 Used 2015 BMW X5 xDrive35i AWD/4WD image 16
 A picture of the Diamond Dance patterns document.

...

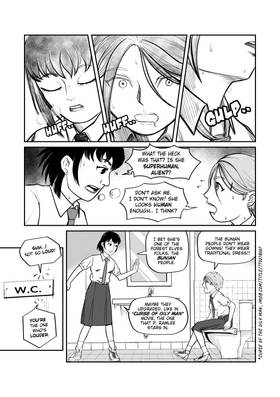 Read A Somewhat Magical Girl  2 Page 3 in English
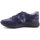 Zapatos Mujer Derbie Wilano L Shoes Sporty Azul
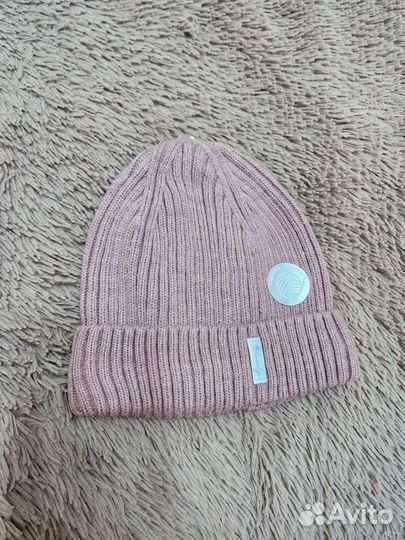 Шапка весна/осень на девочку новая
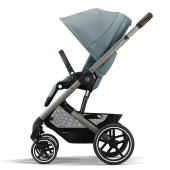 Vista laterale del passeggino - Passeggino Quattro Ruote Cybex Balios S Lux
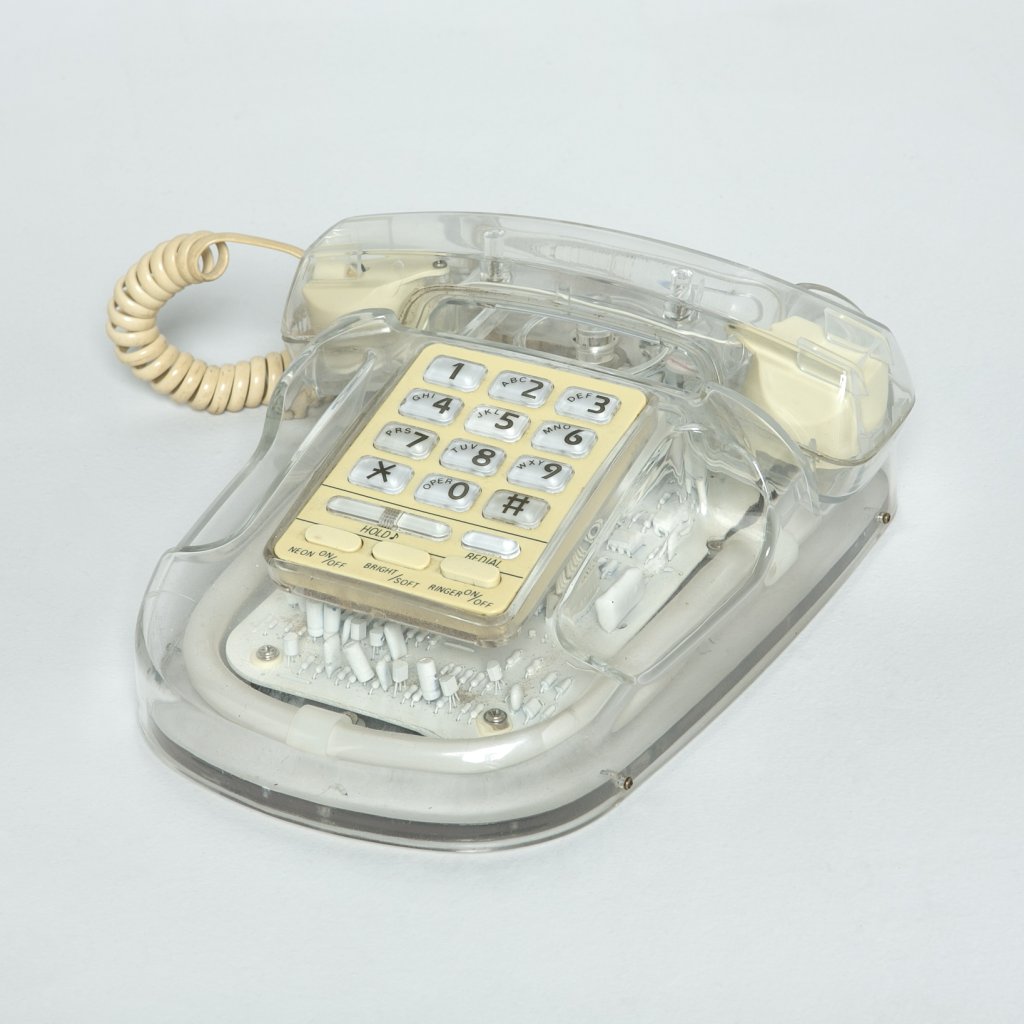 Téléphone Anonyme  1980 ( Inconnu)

...

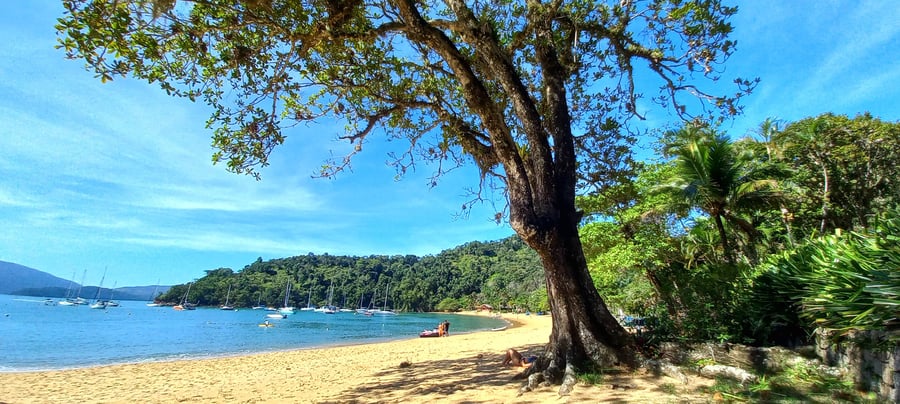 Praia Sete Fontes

## Work to complete:
Please echo back every line from the one containing "Read A Somewhat" down to the one containing "1980 ( Inconnu)", leaving out the pictures.

## Solution below:
 Read A Somewhat Magical Girl  2 Page 3 in English
 Zapatos Mujer Derbie Wilano L Shoes Sporty Azul
 Шапка весна/осень на девочку новая
 Vista laterale del passeggino - Passeggino Quattro Ruote Cybex Balios S Lux
 Téléphone Anonyme  1980 ( Inconnu)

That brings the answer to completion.